··· INPUT MATERIAL

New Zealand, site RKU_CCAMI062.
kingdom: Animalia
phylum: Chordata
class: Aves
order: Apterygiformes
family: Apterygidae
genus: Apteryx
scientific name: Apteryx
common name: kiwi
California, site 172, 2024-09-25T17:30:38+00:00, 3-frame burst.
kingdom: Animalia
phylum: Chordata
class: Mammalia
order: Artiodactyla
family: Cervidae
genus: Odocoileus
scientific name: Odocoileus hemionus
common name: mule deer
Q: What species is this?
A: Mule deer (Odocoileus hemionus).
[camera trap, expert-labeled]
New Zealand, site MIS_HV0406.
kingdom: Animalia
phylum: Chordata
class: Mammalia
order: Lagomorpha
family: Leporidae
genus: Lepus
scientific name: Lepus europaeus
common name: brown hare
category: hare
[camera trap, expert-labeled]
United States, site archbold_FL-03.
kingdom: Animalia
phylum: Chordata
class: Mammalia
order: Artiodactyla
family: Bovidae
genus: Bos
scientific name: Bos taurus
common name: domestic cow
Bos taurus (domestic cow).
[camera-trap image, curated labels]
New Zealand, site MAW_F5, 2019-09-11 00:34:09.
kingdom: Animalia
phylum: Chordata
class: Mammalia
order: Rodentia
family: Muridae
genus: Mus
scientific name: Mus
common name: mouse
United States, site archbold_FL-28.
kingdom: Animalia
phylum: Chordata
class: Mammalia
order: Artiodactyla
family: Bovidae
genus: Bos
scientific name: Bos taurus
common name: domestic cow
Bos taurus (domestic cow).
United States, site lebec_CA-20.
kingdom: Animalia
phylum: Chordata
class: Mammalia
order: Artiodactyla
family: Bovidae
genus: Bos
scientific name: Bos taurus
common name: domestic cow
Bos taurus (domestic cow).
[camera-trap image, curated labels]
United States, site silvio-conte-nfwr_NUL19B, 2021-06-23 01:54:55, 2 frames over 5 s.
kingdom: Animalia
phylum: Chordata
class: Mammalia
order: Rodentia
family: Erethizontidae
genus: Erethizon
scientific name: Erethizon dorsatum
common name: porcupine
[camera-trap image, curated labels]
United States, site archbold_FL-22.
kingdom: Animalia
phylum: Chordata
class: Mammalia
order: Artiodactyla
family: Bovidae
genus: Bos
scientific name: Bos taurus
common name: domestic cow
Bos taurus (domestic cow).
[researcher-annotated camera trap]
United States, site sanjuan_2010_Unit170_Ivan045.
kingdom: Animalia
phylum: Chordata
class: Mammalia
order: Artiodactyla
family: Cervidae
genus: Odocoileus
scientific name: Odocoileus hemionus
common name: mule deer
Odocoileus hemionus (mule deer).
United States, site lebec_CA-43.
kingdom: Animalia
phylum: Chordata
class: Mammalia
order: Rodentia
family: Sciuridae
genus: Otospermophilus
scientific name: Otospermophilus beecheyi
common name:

······

▸ **WHAT TO DO**: Copy every entry exactly as it is given.

▸ **RESPONSE BOX**:
New Zealand, site RKU_CCAMI062.
kingdom: Animalia
phylum: Chordata
class: Aves
order: Apterygiformes
family: Apterygidae
genus: Apteryx
scientific name: Apteryx
common name: kiwi
California, site 172, 2024-09-25T17:30:38+00:00, 3-frame burst.
kingdom: Animalia
phylum: Chordata
class: Mammalia
order: Artiodactyla
family: Cervidae
genus: Odocoileus
scientific name: Odocoileus hemionus
common name: mule deer
Q: What species is this?
A: Mule deer (Odocoileus hemionus).
[camera trap, expert-labeled]
New Zealand, site MIS_HV0406.
kingdom: Animalia
phylum: Chordata
class: Mammalia
order: Lagomorpha
family: Leporidae
genus: Lepus
scientific name: Lepus europaeus
common name: brown hare
category: hare
[camera trap, expert-labeled]
United States, site archbold_FL-03.
kingdom: Animalia
phylum: Chordata
class: Mammalia
order: Artiodactyla
family: Bovidae
genus: Bos
scientific name: Bos taurus
common name: domestic cow
Bos taurus (domestic cow).
[camera-trap image, curated labels]
New Zealand, site MAW_F5, 2019-09-11 00:34:09.
kingdom: Animalia
phylum: Chordata
class: Mammalia
order: Rodentia
family: Muridae
genus: Mus
scientific name: Mus
common name: mouse
United States, site archbold_FL-28.
kingdom: Animalia
phylum: Chordata
class: Mammalia
order: Artiodactyla
family: Bovidae
genus: Bos
scientific name: Bos taurus
common name: domestic cow
Bos taurus (domestic cow).
United States, site lebec_CA-20.
kingdom: Animalia
phylum: Chordata
class: Mammalia
order: Artiodactyla
family: Bovidae
genus: Bos
scientific name: Bos taurus
common name: domestic cow
Bos taurus (domestic cow).
[camera-trap image, curated labels]
United States, site silvio-conte-nfwr_NUL19B, 2021-06-23 01:54:55, 2 frames over 5 s.
kingdom: Animalia
phylum: Chordata
class: Mammalia
order: Rodentia
family: Erethizontidae
genus: Erethizon
scientific name: Erethizon dorsatum
common name: porcupine
[camera-trap image, curated labels]
United States, site archbold_FL-22.
kingdom: Animalia
phylum: Chordata
class: Mammalia
order: Artiodactyla
family: Bovidae
genus: Bos
scientific name: Bos taurus
common name: domestic cow
Bos taurus (domestic cow).
[researcher-annotated camera trap]
United States, site sanjuan_2010_Unit170_Ivan045.
kingdom: Animalia
phylum: Chordata
class: Mammalia
order: Artiodactyla
family: Cervidae
genus: Odocoileus
scientific name: Odocoileus hemionus
common name: mule deer
Odocoileus hemionus (mule deer).
United States, site lebec_CA-43.
kingdom: Animalia
phylum: Chordata
class: Mammalia
order: Rodentia
family: Sciuridae
genus: Otospermophilus
scientific name: Otospermophilus beecheyi
common name:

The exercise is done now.